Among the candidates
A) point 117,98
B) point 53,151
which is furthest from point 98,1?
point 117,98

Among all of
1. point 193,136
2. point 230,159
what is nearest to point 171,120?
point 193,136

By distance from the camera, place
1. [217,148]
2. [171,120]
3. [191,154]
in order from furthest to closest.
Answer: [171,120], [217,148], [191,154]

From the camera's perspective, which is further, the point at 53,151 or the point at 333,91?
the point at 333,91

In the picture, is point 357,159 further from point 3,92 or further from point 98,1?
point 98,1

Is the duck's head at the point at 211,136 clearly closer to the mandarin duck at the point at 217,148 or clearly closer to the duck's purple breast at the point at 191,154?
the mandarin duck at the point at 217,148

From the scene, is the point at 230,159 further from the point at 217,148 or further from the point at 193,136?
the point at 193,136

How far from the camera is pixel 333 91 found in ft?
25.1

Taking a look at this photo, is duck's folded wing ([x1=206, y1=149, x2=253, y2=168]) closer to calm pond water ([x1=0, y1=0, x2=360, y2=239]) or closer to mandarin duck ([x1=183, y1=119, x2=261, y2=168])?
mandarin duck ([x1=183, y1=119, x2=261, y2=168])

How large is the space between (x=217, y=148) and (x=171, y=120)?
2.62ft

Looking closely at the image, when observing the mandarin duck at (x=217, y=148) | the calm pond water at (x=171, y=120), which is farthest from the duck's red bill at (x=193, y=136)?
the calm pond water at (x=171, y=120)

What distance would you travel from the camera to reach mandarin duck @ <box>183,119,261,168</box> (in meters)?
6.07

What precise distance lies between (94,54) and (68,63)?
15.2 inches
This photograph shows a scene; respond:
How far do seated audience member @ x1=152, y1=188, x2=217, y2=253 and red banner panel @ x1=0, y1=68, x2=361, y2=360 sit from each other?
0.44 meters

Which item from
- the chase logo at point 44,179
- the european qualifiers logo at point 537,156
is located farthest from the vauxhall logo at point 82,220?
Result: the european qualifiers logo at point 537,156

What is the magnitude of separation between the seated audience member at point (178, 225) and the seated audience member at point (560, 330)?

● ● ● ● ● ● ●

**Task prompt**
Convert the entries from the line with "What precise distance" up to and including the line with "0.44 meters" into a two-column CSV with the headers text and answer, one row per entry. Enclose each value in double quotes and replace any line breaks inside it with spaces.

**Correct response**
text,answer
"What precise distance lies between (94,54) and (68,63)?","15.2 inches"
"This photograph shows a scene; respond: How far do seated audience member @ x1=152, y1=188, x2=217, y2=253 and red banner panel @ x1=0, y1=68, x2=361, y2=360 sit from each other?","0.44 meters"